- Strathblane
- Coordinates: 43°20′24″S 146°58′34″E﻿ / ﻿43.3400°S 146.9762°E
- Population: 125 (2016 census)
- Postcode(s): 7109
- Location: 48 km (30 mi) S of Huonville
- LGA(s): Huon Valley
- Region: South-east
- State electorate(s): Franklin
- Federal division(s): Franklin
Localities around Strathblane:
| Raminea | Port Esperance, Raminea | D'Entrecasteaux Channel |
| Southwest | Strathblane | D'Entrecasteaux Channel |
| Hastings | Southport, Hastings | D'Entrecasteaux Channel |

= Strathblane, Tasmania =

Strathblane is a rural locality in the local government area (LGA) of Huon Valley in the South-east LGA region of Tasmania. The locality is about 48 km south of the town of Huonville.

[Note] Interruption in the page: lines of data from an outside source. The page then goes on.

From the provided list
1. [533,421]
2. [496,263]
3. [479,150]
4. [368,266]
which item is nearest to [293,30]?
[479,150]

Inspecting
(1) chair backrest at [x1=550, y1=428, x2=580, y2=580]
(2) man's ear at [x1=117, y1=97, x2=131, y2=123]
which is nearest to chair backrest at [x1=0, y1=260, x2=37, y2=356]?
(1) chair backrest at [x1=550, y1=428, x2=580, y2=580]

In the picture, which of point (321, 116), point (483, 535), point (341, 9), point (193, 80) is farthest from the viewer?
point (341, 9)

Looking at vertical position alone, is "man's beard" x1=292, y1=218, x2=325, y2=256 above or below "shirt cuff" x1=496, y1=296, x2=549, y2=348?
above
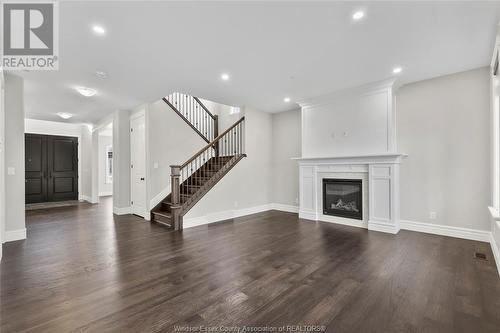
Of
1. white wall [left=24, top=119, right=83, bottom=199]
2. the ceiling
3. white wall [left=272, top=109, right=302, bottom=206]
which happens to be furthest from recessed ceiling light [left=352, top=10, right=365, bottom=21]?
white wall [left=24, top=119, right=83, bottom=199]

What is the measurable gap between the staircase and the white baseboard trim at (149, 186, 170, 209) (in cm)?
10

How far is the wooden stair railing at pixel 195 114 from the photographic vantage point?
6394 mm

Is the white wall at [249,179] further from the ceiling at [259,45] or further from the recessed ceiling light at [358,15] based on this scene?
the recessed ceiling light at [358,15]

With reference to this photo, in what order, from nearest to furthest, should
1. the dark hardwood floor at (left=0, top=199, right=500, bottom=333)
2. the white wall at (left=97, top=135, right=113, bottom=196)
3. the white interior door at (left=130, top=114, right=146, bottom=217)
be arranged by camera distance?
the dark hardwood floor at (left=0, top=199, right=500, bottom=333) → the white interior door at (left=130, top=114, right=146, bottom=217) → the white wall at (left=97, top=135, right=113, bottom=196)

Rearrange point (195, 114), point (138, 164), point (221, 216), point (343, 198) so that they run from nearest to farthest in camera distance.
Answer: point (343, 198)
point (221, 216)
point (138, 164)
point (195, 114)

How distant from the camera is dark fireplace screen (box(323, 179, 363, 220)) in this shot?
4.80 metres

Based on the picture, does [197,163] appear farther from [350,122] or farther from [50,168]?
[50,168]

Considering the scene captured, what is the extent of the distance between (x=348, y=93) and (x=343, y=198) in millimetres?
2223

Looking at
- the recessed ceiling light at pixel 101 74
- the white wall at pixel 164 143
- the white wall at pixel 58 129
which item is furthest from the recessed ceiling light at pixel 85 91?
the white wall at pixel 58 129

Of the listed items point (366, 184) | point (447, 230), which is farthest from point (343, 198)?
point (447, 230)

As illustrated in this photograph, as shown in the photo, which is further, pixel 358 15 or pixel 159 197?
pixel 159 197

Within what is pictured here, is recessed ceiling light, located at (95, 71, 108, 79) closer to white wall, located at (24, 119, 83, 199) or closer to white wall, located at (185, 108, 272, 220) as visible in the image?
white wall, located at (185, 108, 272, 220)

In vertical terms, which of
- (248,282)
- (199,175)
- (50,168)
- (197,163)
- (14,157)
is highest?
(14,157)

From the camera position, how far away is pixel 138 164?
19.9 ft
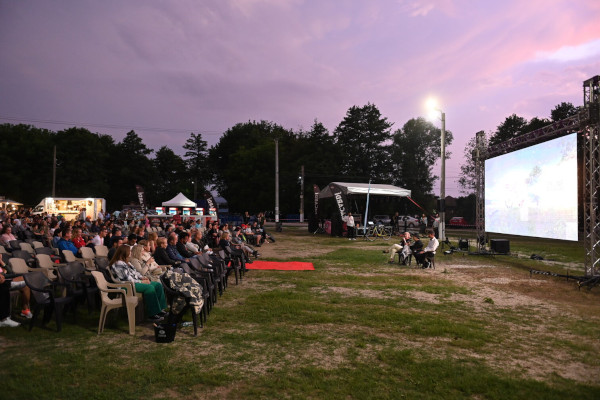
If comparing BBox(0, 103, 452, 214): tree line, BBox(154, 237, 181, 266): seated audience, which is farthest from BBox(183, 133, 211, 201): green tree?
BBox(154, 237, 181, 266): seated audience

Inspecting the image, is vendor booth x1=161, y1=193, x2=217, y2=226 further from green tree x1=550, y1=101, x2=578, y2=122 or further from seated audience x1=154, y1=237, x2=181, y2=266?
green tree x1=550, y1=101, x2=578, y2=122

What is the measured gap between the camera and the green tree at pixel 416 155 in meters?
53.0

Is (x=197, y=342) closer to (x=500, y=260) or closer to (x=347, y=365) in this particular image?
(x=347, y=365)

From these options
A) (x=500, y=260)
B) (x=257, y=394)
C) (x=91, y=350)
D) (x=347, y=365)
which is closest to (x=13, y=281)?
(x=91, y=350)

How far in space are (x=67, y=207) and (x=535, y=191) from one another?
102 ft

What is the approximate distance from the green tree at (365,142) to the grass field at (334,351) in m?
45.0

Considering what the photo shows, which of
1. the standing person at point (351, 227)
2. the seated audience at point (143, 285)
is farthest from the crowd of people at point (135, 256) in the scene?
the standing person at point (351, 227)

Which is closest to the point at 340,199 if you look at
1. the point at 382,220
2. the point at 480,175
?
the point at 480,175

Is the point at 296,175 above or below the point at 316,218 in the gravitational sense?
above

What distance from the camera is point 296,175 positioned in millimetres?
47281

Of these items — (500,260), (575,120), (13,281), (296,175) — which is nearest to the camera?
(13,281)

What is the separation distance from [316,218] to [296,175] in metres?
20.2

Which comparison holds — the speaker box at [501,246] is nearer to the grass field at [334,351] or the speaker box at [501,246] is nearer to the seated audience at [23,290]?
the grass field at [334,351]

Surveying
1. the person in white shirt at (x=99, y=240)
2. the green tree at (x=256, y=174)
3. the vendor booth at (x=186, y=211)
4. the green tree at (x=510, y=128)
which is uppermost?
the green tree at (x=510, y=128)
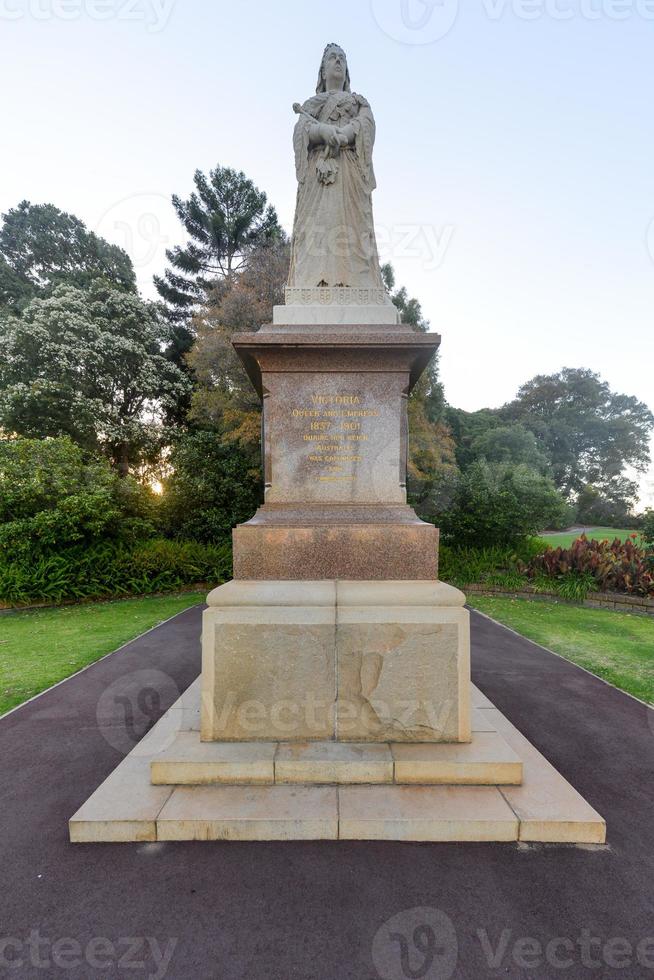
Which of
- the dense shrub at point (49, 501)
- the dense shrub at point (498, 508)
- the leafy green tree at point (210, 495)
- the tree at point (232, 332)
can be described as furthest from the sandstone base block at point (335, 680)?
the tree at point (232, 332)

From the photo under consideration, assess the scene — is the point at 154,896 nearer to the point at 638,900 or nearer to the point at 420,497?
the point at 638,900

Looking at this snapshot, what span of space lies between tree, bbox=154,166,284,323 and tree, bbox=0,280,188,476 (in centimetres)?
618

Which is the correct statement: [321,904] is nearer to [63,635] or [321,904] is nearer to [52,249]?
[63,635]

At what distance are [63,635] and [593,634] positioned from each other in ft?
32.9

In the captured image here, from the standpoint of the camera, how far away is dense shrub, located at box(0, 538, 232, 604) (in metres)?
10.8

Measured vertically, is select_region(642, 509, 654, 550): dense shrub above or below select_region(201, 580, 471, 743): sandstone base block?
above

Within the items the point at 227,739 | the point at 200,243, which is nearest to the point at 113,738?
the point at 227,739

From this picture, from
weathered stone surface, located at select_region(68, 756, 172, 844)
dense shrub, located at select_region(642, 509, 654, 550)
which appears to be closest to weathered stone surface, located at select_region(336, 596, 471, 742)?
weathered stone surface, located at select_region(68, 756, 172, 844)

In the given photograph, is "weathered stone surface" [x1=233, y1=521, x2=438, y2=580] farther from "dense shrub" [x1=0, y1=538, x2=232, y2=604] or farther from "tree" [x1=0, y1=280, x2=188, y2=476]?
"tree" [x1=0, y1=280, x2=188, y2=476]

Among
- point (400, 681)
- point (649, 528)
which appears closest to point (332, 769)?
point (400, 681)

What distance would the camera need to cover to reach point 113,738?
4.16 m

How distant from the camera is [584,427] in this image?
47.3 m

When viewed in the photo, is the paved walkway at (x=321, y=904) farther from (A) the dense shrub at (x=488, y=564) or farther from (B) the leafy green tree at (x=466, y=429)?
(B) the leafy green tree at (x=466, y=429)

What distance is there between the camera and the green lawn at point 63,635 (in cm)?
585
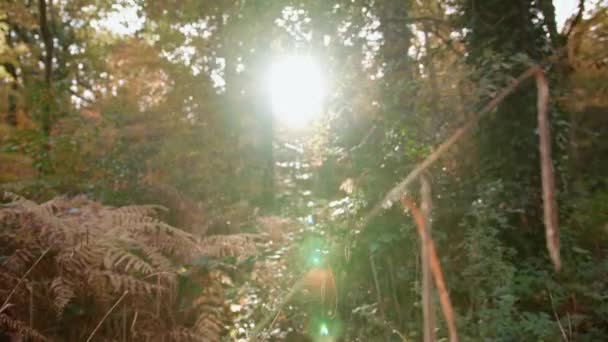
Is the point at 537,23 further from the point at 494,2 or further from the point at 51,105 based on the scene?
the point at 51,105

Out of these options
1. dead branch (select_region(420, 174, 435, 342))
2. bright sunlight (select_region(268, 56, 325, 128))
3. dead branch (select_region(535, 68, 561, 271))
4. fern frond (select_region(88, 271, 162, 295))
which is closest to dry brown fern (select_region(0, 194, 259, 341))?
fern frond (select_region(88, 271, 162, 295))

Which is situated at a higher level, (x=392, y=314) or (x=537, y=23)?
(x=537, y=23)

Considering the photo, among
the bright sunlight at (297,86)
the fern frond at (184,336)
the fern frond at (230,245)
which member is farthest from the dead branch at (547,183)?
the bright sunlight at (297,86)

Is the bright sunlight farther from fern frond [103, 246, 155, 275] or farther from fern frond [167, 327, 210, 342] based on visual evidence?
fern frond [103, 246, 155, 275]

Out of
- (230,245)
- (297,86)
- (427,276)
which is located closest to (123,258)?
(230,245)

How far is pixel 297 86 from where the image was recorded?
7.91 metres

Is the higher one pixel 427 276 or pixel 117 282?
pixel 427 276

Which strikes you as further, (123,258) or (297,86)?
(297,86)

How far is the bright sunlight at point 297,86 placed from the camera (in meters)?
6.24

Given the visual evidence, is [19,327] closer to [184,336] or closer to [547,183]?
[184,336]

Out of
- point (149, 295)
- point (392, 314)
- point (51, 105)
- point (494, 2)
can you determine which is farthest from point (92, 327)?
point (51, 105)

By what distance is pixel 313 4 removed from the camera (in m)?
6.20

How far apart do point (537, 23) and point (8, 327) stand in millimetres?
4492

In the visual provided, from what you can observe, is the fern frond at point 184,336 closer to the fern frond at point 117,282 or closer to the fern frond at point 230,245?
the fern frond at point 117,282
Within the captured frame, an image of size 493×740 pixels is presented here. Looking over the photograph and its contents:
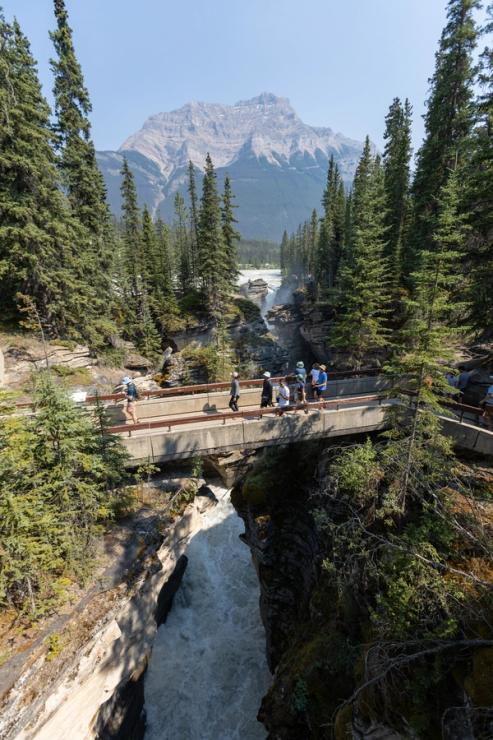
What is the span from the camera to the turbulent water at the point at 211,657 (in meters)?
12.0

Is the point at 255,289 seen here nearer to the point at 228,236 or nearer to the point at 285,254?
the point at 285,254

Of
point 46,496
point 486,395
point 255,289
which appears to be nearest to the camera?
point 46,496

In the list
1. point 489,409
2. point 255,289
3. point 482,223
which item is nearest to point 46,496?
point 489,409

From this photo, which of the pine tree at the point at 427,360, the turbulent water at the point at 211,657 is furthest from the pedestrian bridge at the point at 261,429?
the turbulent water at the point at 211,657

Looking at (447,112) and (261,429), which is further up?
(447,112)

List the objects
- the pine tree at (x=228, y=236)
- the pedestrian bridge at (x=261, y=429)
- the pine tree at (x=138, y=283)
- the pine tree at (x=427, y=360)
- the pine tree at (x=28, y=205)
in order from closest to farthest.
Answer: the pine tree at (x=427, y=360)
the pedestrian bridge at (x=261, y=429)
the pine tree at (x=28, y=205)
the pine tree at (x=138, y=283)
the pine tree at (x=228, y=236)

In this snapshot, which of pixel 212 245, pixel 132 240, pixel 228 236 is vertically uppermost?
pixel 228 236

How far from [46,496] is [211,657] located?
11441mm

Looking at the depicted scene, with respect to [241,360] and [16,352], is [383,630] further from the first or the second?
[241,360]

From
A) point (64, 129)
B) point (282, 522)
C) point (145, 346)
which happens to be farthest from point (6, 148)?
point (282, 522)

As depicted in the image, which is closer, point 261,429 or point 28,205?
point 261,429

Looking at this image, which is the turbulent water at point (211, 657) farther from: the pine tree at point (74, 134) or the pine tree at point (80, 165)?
the pine tree at point (74, 134)

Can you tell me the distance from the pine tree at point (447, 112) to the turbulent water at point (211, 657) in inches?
856

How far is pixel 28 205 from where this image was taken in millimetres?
18406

The 2016 census recorded a population of 125 for the state suburb of Strathblane.

==History==
Strathblane was gazetted as a locality in 1966.

==Geography==
The waters of the D'Entrecasteaux Channel form the eastern boundary, and Port Espérance part of the northern.

==Road infrastructure==
Route A6 (Huon Highway) runs through from north to south.